Eine Million Mark als Ausgleich für eine abgebrochene Tournee

Der deutsche Musikproduzent Wolfgang Boksch, der im Sommer 1994 eine Gastspielserie von "My Fair Lady" organisiert hatte, muß dem Schauspieler Maximilian Schell eine Million Mark als Ausgleich für eine abgebrochene Tournee zahlen. Die Begründung für den Tournee-Abbruch lautete "Zuschauerschwund aufgrund einer anhaltenden Hitzewelle". Das Musical wurde bereits nach drei Wochen aus dem Programm des Deutschen Schauspielhauses in Hamburg genommen und weitere geplante Aufführungen in Berlin ganz gestrichen.
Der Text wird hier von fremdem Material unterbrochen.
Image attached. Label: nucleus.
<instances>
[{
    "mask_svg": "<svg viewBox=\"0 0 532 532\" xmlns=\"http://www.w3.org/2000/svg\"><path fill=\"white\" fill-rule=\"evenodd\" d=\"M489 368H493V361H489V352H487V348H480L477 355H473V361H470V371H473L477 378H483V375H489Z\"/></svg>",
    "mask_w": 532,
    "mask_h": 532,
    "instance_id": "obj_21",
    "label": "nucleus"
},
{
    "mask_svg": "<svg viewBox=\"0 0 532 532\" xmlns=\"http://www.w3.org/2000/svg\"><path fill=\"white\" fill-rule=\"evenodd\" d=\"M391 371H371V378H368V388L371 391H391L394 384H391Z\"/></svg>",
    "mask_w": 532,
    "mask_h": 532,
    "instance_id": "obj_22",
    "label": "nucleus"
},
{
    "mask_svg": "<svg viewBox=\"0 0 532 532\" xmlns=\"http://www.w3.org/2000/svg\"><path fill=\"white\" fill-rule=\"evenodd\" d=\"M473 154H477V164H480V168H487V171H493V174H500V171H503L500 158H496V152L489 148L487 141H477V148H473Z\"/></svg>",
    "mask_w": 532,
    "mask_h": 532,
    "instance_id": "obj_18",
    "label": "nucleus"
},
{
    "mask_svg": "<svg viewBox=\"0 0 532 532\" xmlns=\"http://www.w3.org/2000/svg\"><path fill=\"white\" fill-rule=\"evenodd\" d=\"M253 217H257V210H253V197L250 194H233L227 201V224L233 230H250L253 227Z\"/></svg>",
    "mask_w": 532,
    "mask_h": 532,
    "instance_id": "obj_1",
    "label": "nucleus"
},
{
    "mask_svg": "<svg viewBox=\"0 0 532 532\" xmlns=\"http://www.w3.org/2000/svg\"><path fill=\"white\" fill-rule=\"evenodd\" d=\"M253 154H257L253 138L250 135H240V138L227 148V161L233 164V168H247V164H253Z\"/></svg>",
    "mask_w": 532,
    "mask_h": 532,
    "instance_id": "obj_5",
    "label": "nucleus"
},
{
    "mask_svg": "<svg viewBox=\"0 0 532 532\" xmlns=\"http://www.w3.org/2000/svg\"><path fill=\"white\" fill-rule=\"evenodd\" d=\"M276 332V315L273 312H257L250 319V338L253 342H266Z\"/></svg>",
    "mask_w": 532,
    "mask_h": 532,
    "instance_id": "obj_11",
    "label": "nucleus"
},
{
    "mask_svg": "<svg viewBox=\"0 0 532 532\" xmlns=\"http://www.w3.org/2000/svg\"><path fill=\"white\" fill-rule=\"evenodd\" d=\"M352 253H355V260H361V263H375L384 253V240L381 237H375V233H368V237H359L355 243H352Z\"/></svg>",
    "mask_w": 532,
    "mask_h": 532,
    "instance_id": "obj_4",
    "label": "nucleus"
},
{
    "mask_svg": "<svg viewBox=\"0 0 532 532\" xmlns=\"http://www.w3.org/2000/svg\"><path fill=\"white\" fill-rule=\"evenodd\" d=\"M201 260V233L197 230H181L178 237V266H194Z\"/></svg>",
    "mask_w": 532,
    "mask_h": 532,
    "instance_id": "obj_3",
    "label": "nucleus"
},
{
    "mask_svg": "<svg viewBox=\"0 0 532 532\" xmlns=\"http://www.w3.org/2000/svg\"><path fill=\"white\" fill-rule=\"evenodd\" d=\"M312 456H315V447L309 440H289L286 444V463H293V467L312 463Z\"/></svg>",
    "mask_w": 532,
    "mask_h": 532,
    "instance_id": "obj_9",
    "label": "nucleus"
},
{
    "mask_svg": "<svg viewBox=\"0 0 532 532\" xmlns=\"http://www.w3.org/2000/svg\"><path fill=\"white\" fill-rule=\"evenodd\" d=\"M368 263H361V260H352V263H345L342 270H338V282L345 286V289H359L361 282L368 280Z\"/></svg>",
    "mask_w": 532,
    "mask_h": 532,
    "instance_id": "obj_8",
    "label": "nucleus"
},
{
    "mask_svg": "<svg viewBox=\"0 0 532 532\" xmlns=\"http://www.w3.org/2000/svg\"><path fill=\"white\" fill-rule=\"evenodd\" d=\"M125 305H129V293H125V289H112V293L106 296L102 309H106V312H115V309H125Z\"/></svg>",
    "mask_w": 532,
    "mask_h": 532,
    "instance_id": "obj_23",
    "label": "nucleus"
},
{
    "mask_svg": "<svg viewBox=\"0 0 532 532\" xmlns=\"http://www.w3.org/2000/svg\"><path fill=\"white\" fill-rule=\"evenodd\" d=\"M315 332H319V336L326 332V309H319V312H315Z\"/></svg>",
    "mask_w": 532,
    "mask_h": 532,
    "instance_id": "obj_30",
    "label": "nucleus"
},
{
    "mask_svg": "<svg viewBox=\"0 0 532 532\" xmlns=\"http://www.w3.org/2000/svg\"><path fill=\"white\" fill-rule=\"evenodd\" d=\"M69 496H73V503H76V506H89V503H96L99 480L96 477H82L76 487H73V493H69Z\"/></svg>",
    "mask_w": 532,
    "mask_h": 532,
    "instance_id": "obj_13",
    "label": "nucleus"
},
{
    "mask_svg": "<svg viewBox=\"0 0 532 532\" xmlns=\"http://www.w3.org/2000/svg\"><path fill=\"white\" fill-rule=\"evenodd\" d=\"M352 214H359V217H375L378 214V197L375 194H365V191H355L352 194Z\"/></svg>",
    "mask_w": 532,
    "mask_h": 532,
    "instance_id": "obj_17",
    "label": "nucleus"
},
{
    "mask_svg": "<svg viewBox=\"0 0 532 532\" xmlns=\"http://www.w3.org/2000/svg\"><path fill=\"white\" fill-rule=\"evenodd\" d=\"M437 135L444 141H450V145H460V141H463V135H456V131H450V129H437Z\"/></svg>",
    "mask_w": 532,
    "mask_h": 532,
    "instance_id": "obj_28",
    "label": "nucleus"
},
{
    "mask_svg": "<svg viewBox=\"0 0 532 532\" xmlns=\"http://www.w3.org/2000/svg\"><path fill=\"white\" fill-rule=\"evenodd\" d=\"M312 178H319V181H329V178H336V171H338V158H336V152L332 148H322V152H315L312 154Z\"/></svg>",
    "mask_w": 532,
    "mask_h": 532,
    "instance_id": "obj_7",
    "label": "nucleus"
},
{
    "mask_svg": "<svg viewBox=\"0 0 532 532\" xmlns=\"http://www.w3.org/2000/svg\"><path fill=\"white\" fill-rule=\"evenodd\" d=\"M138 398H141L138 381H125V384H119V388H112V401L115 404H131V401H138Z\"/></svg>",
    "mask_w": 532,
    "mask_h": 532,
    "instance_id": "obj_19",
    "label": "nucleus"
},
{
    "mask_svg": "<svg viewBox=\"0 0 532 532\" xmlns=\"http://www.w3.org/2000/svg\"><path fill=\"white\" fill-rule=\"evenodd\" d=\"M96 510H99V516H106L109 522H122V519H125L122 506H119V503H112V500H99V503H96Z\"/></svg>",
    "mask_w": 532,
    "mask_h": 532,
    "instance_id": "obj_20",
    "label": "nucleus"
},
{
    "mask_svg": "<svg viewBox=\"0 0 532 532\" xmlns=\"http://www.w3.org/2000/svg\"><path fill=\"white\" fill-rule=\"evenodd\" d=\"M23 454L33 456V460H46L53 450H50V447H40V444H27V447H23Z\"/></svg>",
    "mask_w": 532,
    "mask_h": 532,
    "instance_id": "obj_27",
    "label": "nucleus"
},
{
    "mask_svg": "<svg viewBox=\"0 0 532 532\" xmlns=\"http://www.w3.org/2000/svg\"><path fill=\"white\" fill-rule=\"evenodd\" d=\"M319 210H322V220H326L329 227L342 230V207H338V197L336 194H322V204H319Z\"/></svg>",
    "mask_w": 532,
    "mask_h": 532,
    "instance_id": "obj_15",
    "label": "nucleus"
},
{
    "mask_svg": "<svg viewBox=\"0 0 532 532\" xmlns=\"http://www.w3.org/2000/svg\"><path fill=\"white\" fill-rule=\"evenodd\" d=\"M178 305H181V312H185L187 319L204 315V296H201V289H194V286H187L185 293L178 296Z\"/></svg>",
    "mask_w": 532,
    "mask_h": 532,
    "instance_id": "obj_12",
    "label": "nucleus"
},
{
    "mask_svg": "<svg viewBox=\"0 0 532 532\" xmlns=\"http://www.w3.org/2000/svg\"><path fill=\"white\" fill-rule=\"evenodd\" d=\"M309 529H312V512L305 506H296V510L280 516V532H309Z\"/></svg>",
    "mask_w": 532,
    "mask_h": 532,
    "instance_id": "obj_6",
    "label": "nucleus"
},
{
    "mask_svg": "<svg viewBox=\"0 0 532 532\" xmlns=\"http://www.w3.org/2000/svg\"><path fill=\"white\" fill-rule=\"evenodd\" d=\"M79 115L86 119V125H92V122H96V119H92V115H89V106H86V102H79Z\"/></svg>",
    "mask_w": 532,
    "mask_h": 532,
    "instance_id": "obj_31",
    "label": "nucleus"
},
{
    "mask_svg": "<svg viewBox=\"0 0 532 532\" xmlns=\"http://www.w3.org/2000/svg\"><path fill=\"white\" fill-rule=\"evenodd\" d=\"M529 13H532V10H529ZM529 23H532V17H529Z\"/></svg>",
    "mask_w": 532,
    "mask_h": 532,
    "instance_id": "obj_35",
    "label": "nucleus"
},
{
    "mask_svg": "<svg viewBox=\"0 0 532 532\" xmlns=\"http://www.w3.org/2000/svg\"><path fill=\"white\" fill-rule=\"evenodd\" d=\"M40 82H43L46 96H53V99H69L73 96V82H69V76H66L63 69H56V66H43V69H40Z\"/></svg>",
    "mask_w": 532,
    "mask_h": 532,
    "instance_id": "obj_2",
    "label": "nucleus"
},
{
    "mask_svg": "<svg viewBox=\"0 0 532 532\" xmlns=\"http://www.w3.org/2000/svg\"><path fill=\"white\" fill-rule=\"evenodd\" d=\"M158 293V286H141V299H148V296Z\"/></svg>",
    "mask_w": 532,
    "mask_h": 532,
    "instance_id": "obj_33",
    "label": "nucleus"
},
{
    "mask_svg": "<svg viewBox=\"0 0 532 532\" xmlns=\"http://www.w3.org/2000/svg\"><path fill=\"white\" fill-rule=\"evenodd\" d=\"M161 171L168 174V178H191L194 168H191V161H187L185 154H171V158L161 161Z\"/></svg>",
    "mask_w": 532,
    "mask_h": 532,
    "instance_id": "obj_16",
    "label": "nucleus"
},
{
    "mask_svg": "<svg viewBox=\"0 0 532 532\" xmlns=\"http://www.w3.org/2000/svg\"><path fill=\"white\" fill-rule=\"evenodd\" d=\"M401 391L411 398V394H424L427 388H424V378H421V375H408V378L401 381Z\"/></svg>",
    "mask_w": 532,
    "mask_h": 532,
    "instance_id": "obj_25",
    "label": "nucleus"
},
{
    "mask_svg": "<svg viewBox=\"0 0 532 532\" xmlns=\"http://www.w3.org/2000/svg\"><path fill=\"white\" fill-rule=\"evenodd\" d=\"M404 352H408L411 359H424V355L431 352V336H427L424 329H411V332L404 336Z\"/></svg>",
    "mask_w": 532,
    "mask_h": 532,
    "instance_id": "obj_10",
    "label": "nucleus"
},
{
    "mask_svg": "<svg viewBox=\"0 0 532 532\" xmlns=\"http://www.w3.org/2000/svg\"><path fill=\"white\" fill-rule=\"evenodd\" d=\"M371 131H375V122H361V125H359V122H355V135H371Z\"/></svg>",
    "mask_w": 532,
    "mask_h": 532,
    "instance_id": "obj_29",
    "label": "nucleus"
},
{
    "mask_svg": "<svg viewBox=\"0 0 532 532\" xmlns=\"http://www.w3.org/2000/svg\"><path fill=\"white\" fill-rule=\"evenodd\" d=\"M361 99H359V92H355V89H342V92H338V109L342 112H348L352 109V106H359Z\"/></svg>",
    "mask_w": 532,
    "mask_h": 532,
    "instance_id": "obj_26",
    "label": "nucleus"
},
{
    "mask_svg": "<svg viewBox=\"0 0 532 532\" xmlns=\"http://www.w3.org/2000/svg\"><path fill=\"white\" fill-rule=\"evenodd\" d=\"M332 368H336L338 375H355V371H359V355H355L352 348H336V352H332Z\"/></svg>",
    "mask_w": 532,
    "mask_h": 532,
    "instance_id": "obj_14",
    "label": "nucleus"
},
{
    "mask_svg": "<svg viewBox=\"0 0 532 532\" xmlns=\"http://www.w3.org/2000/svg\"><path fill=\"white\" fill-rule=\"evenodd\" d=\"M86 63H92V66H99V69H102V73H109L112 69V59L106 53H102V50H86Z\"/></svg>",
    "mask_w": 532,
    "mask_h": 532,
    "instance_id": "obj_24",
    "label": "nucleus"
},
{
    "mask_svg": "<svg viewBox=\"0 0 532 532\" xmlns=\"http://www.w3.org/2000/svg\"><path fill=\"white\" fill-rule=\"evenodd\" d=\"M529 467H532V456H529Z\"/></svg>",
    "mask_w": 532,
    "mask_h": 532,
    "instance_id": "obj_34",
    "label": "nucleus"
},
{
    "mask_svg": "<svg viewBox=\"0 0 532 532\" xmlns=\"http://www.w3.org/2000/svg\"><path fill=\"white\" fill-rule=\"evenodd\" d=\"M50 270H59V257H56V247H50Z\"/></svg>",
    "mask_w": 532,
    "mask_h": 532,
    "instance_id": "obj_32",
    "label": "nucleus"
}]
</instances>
Der Schweizer Schauspieler verklagte Boksch, da er 1994 die Gastspielserie des Musicals "My Fair Lady" abgesagt hatte, in der Schell die Starrolle des Professors Higgins spielte. Schon vor zwei Jahren hatte ein Gericht Schell etwa 450.000 Mark zugebilligt. Boksch legte jedoch Berufung gegen dieses Urteil ein, die jetzt, zwei Jahre später abgewiesen wurde. Somit muß der Musical-Produzent nun die ursprüngliche Summe plus Zinsen an Schell zahlen.